Berbeda dengan anak-anak, Orang Dewasa seringkali berpikir terlalu kompleks. Baginya, kebahagiaan adalah sesuatu hal yang memerlukan berbagai macam syarat untuk bisa eksis. Kebahagiaan adalah satu capaian yang harus diperjuangkan dengan gigih, kadang dengan berpeluh, bahkan berdarah-darah. Sehingga, demi mengejar kebahagiaan yang diproyeksikannya dengan cukup rumit itu, di akhir perjalanan, kadangkala hasil yang mereka peroleh adalah Kebalikannya. Mereka, pada akhirnya hanya mendapatkan Kesedihan, bahkan tangisan.
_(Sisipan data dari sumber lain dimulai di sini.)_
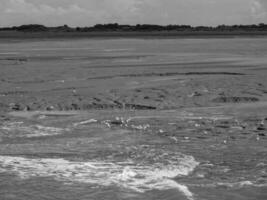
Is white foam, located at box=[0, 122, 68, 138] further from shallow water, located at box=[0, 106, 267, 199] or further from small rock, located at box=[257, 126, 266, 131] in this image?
small rock, located at box=[257, 126, 266, 131]

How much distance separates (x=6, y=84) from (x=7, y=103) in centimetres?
528

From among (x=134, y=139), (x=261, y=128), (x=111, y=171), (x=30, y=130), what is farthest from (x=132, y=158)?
(x=261, y=128)

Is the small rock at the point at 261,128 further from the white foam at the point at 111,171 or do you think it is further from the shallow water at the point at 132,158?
the white foam at the point at 111,171

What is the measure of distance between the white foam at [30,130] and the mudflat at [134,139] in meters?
0.02

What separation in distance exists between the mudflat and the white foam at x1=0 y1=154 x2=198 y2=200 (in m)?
0.02

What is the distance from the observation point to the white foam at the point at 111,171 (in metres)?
8.53

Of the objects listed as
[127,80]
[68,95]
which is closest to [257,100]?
[68,95]

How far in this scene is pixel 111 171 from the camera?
9.24 metres

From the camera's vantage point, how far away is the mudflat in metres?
8.37

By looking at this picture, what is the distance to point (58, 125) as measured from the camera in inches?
537

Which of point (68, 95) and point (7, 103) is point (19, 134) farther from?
point (68, 95)

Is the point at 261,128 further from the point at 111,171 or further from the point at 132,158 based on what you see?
the point at 111,171

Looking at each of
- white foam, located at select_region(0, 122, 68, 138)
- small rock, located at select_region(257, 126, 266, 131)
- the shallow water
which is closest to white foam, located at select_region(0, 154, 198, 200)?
the shallow water

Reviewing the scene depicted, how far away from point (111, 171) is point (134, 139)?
2632 millimetres
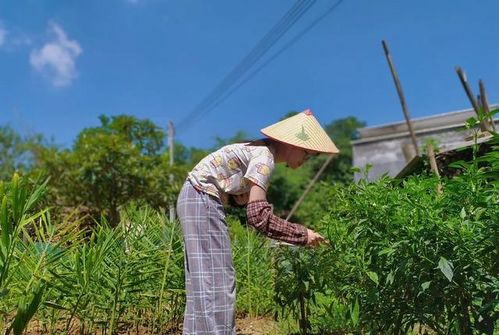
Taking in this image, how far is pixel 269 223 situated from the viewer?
238 cm

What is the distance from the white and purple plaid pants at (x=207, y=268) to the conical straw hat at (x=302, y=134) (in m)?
0.45

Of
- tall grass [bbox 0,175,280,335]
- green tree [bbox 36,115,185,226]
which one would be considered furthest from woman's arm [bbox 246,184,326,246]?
green tree [bbox 36,115,185,226]

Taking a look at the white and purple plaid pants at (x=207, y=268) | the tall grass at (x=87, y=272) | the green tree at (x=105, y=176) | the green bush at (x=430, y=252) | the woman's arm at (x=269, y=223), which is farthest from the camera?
the green tree at (x=105, y=176)

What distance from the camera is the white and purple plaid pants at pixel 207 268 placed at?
8.13 feet

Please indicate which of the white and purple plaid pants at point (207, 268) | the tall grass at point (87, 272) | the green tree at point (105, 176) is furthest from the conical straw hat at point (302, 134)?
the green tree at point (105, 176)

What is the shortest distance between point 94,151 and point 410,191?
390 inches

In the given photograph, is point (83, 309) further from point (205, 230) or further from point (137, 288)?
point (205, 230)

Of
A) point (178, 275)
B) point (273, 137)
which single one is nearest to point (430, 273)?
point (273, 137)

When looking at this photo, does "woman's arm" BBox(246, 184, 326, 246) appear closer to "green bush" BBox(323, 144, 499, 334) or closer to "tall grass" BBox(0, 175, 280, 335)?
"green bush" BBox(323, 144, 499, 334)

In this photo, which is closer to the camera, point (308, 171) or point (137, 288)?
point (137, 288)

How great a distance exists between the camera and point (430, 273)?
79.0 inches

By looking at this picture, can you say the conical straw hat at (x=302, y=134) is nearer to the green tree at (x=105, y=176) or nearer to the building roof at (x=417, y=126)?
the green tree at (x=105, y=176)

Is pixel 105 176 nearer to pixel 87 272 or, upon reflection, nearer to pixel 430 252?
pixel 87 272

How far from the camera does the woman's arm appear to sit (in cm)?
235
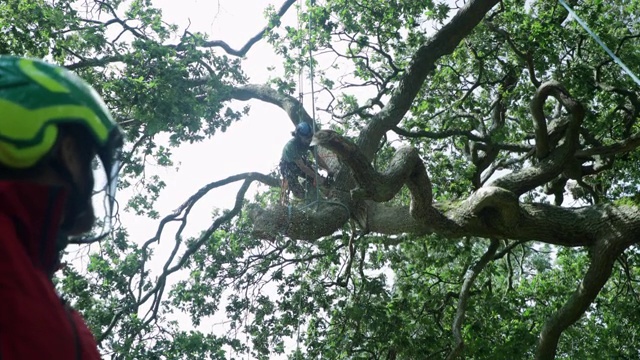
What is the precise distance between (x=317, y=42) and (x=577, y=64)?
318 cm

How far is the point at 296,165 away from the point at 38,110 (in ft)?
20.4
Di sinilah peran Anak-Anak mulai terlihat, seperti apa yang diungkapkan Coelho melalui Sosok Elijah, di mana Anak-Anak bisa mengajari Orang Dewasa untuk berpikir Sederhana, untuk menikmati Masa “Sekarang,” bukan “Nanti.” Untuk Berbahagia “Saat ini”, bukan menggantungkan Kebahagiaan pada “Masa yang akan Datang”. Karena, Ketika Orang Dewasa mulai menaruh angan-angan kebahagiaannya di masa yang akan datang, ia telah melupakan kehadirannya di Masa “Kini.” Ia telah melewatkan potensi Kebahagiaannya itu dengan sia-sia.
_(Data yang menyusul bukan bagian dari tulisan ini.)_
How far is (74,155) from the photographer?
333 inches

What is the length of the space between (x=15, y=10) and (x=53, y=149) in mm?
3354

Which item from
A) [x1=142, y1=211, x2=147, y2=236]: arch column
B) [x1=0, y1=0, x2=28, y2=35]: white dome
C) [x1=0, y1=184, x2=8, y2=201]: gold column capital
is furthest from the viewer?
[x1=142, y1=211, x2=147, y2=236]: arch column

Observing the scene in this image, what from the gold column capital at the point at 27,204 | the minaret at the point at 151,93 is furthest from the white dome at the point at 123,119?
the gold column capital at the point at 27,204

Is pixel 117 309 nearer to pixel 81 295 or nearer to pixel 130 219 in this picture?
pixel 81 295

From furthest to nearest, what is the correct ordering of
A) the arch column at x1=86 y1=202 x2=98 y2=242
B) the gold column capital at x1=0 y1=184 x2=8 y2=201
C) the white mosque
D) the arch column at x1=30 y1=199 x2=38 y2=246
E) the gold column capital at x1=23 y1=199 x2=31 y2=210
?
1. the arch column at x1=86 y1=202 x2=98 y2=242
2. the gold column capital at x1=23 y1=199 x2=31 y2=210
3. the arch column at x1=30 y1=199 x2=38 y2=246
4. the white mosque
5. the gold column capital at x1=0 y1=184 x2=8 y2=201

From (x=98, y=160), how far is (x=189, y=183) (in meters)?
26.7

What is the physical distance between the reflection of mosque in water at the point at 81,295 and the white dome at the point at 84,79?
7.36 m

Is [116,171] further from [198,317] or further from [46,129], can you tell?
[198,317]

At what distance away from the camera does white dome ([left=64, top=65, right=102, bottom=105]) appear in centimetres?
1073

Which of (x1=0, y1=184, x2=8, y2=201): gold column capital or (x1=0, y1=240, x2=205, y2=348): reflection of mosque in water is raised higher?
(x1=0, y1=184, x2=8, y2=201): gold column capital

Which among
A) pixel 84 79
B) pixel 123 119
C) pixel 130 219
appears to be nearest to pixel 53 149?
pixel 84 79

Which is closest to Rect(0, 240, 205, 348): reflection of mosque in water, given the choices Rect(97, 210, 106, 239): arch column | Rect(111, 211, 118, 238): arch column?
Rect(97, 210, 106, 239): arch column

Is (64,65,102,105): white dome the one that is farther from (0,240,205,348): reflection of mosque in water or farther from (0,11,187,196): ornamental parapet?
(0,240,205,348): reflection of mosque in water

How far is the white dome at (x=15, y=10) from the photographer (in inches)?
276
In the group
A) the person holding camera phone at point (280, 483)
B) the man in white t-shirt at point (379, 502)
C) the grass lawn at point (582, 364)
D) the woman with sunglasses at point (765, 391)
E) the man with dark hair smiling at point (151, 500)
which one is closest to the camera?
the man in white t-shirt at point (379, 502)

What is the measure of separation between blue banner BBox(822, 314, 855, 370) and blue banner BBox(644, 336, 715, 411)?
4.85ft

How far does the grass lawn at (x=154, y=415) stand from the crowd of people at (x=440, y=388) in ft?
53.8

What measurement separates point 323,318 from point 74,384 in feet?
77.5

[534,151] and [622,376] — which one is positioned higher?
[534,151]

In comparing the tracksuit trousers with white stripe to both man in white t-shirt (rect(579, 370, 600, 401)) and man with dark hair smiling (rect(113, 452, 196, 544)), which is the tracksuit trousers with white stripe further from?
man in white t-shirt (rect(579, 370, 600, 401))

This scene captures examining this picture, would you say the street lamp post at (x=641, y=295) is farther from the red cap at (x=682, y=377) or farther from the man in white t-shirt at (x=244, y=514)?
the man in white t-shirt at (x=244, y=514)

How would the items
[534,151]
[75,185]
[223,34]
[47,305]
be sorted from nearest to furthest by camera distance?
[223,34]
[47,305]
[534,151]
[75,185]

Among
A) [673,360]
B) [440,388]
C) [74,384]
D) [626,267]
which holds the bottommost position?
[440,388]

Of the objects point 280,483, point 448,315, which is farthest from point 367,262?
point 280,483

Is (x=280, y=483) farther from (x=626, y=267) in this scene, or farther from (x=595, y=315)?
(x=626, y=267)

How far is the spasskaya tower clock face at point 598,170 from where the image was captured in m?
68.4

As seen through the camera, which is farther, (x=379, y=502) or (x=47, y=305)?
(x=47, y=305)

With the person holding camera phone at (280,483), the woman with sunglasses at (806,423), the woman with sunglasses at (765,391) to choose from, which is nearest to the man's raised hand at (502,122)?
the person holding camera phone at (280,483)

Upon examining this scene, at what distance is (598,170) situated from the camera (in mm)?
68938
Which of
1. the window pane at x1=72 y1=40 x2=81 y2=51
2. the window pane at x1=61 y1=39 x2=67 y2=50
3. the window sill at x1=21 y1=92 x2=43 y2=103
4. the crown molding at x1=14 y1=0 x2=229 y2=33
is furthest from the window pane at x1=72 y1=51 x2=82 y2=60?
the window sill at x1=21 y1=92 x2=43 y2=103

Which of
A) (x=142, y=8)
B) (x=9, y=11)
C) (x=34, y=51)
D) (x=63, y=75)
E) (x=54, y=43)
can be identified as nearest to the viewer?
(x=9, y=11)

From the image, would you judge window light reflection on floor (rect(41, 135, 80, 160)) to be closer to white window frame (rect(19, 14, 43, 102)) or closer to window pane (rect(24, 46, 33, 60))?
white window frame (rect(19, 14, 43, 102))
Terus terang, Saya cukup menikmati Buku ini. Dan ketika sampai pada kalimat Elijah bahwa, “… a child can teach an adult three things …,” saya kembali teringat dengan kata-kata Gonzalo Rojaz yang pernah dikutip oleh Charlos Calica Ferer dalam Buku Becoming Che-nya. Di sana Calica Menulis, “The True Homeland of The Poet and each and every one of us is Childhood and youth. Because they are free, they are spontaneous.” Menurut Rojaz, Rumah sebenarnya dari Para penyair dan masing-masing dari kita adalah Masa Kanak-Kanak. Karena pada masa itu, mereka Bebas, mereka Spontan. Tak ada yang perlu mereka tutupi, tak ada yang mampu mengikat mereka. Anak-Anak itu Merdeka. Dan di sini, Sekarang, Kita Bisa meniru anak-anak itu. Walaupun sejenak, kita bisa melepaskan diri dari ikatan-ikatan yang membelenggu kita, kita bisa memilih untuk Berbahagia, Kita Bebas untuk berbahagia, tanpa Perlu Alasan satupun. Karena, Kebahagiaan tidaklah bergantung pada hal lain, Kebahagiaan ada di dalam Hati Kita. Saat ini. Wallahu a’lam.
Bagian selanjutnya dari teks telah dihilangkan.